Here's hoping you enjoy this challenge. Yours, Fred Bookstein
=========
{Abstract.} The geometric morphometric (GMM)
construction of Procrustes shape coordinates from a data set of
homologous landmark configurations puts exact algebraic constraints
on position, orientation, and geometric scale. While position as digitized
is not ordinarily a biologically meaningful quantity, and orientation is
relevant mainly when some organismal function
interacts with a Cartesian positional gradient such as
horizontality, size per se is a crucially important biometric concept,
especially in contexts like growth, biomechanics, or bioenergetics.
"Normalizing" or "standardizing" size (usually by dividing
the square root of the summed squared distances from the centroid out
of all the Cartesian coordinates specimen by specimen),
while associated with the elegant symmetries of the
Mardia-Dryden distribution in shape space, nevertheless
can substantially impeach the validity of any organismal inferences
that ensue. This paper adapts two variants of standard morphometric
least-squares, principal components and uniform strains, to circumvent
size standardization while still accommodating
an analytic toolkit for studies of differential growth
that supports landmark-by-landmark graphics and thin-plate splines.
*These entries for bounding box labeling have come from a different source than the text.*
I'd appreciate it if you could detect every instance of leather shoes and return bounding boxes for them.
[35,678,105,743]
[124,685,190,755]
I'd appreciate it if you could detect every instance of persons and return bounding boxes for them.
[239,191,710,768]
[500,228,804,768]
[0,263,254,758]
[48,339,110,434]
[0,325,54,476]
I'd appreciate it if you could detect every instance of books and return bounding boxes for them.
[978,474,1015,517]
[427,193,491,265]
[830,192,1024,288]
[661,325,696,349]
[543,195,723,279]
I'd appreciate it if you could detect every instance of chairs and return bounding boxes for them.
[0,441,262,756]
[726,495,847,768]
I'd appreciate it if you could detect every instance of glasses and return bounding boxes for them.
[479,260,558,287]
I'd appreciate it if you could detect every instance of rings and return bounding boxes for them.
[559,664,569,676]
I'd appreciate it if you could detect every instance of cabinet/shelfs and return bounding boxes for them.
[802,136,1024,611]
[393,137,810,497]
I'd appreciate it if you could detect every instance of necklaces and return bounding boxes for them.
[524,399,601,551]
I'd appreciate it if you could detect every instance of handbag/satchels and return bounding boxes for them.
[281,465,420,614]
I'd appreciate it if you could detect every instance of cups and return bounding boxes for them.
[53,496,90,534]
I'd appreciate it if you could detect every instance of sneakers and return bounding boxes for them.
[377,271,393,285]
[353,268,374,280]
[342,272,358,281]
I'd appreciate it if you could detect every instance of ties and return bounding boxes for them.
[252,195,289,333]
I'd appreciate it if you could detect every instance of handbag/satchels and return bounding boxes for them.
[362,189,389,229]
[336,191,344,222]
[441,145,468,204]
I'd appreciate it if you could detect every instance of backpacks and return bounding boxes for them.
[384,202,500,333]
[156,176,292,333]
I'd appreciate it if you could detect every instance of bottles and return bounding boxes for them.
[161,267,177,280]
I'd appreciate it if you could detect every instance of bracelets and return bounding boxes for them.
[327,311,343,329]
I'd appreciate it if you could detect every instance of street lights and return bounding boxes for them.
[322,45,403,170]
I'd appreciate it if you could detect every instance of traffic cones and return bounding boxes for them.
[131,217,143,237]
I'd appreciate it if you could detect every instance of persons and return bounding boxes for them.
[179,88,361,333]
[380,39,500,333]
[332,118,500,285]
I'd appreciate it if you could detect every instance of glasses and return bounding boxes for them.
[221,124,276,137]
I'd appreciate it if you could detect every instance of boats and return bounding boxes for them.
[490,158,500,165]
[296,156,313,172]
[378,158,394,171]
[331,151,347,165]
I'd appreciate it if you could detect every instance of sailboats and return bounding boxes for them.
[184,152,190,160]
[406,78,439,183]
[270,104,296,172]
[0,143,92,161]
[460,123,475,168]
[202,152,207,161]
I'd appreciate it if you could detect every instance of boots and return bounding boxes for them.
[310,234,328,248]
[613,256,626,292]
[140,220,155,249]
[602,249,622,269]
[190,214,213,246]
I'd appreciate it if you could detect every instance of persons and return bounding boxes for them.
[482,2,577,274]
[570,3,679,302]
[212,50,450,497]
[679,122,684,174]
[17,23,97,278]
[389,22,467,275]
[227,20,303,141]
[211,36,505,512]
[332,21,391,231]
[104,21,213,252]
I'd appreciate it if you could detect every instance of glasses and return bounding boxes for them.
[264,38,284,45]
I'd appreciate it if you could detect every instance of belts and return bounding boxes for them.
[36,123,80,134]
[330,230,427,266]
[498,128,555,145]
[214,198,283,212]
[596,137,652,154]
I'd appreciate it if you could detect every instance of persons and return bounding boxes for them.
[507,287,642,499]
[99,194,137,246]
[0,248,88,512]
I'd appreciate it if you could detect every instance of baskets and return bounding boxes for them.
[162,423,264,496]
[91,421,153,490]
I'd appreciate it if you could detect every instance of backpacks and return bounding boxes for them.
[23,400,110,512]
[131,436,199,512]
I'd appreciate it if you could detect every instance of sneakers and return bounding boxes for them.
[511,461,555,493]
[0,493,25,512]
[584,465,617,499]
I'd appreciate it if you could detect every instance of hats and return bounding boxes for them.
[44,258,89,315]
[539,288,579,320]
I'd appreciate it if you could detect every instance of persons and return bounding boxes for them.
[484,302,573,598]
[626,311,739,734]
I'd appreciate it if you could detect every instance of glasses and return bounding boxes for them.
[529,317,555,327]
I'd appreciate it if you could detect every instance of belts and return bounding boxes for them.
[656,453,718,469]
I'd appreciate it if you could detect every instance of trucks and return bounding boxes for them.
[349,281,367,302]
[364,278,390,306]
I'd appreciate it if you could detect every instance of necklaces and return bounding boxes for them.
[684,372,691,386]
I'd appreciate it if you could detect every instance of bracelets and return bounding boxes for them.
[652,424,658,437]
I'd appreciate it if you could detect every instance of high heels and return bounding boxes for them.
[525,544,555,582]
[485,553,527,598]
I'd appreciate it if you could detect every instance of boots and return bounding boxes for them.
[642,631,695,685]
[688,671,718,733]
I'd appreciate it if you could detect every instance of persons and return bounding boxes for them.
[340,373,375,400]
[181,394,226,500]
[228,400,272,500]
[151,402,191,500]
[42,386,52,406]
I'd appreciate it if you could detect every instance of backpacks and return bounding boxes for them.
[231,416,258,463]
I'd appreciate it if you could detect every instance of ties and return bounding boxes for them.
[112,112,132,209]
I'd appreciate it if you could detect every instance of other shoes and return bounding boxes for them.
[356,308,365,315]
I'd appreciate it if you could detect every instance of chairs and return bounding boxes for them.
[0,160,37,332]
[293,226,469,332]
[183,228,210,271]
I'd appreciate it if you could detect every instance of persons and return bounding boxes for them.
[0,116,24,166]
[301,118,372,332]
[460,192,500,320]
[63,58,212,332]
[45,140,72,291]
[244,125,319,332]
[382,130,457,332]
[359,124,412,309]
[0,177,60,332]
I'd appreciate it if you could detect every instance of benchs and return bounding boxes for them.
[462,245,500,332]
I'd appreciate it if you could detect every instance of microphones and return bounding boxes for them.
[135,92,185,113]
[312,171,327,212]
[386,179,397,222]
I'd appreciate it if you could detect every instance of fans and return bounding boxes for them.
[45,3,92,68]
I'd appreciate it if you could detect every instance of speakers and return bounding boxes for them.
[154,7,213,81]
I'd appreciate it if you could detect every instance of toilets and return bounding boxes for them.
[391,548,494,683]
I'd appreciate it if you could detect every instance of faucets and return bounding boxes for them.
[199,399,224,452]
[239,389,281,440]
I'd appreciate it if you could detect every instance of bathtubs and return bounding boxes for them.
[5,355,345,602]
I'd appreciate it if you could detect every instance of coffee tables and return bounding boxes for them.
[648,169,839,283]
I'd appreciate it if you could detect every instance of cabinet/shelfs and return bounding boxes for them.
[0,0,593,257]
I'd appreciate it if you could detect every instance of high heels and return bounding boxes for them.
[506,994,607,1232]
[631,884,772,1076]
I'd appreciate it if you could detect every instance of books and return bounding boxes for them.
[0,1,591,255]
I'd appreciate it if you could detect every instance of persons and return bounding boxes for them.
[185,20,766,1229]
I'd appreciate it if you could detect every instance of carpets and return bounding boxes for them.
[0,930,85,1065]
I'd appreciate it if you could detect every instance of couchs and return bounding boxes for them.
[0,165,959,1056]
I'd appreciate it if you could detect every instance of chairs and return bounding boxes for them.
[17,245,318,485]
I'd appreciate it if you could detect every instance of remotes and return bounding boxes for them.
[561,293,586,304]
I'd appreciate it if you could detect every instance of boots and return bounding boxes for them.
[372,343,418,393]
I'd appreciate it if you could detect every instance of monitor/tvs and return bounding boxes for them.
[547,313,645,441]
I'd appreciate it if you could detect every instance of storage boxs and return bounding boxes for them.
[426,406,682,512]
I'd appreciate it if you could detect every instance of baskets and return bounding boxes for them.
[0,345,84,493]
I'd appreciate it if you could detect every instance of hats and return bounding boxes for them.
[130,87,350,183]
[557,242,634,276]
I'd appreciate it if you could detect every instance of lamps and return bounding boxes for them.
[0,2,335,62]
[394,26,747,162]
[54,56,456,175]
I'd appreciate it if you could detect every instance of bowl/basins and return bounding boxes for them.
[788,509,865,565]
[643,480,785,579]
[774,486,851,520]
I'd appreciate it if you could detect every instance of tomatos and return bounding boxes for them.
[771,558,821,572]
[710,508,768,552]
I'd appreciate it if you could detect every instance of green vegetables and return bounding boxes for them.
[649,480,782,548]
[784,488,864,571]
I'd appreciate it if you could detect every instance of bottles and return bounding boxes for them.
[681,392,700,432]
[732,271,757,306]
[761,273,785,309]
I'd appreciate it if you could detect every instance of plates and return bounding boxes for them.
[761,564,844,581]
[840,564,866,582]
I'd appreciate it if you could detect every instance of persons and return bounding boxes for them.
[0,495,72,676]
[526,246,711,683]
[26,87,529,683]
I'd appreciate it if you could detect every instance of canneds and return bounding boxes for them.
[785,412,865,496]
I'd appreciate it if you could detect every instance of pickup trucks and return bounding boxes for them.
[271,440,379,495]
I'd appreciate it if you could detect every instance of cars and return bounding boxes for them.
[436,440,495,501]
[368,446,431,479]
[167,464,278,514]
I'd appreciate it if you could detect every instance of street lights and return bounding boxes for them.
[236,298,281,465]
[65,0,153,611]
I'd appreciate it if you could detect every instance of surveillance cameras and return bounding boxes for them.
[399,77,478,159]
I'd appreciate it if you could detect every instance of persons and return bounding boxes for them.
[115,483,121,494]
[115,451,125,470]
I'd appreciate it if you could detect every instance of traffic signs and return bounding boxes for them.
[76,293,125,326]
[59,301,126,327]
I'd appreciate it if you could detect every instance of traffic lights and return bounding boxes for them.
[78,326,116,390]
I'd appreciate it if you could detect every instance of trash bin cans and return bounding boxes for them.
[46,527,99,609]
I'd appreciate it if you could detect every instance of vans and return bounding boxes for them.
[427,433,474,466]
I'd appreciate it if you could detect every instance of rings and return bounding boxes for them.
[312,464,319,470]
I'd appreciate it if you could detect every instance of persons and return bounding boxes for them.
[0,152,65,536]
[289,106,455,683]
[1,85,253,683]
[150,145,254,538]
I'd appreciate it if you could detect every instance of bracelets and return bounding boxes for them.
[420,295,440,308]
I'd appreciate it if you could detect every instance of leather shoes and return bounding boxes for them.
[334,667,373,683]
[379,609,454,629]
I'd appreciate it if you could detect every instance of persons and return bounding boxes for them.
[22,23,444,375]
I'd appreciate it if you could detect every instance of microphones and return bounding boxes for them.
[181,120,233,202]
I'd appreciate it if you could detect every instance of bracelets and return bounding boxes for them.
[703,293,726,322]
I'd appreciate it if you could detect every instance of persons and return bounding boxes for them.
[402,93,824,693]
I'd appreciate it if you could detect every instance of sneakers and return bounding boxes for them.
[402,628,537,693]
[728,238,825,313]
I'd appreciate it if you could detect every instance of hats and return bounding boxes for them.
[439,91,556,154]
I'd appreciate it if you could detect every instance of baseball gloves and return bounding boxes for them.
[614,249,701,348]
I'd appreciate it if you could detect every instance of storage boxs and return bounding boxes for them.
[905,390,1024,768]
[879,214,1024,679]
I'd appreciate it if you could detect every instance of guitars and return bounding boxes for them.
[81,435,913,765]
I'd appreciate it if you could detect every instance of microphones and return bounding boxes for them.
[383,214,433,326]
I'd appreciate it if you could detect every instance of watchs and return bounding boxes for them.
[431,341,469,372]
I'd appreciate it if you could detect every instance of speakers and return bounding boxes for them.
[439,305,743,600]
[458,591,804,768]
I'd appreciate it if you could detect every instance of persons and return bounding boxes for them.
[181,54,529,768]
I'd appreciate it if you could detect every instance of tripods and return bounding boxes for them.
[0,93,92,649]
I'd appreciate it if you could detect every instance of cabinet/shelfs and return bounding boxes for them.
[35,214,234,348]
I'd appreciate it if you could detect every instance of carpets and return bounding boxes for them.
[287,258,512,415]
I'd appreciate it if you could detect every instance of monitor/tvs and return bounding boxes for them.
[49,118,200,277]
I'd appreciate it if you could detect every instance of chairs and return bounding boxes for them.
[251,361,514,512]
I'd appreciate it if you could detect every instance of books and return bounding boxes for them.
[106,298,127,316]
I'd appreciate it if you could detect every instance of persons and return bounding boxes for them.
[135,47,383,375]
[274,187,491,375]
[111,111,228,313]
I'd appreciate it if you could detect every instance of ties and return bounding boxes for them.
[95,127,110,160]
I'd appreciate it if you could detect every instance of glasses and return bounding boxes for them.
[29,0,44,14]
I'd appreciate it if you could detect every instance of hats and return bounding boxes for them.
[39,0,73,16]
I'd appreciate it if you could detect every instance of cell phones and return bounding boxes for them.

Standardization of position and orientation but not size yields the
coordinates Franz Boas first discussed in 1905. In studies of growth, a first
principal component of these coordinates often appears to involve
most landmarks shifting almost directly away from their centroid,
hence the proposed model's name, "centric allometry." There is also a
joint standardization of shear and dilation resulting in a variant of
standard GMM's "nonaffine shape coordinates" where scale information is
subsumed in the affine term. Studies of growth allometry should
go better in the Boas system than in the Procrustes shape space that
is the current conventional workbench for GMM analyses. I demonstrate two
examples of this revised approach (one developmental, one phylogenetic)
that retrieve all the findings of a conventional shape-space-based
approach while focusing much more closely on the phenomenon
of allometric growth per se. A three-part Appendix provides an
overview of the algebra, highlighting both similarities to
the Procrustes approach and contrasts with it.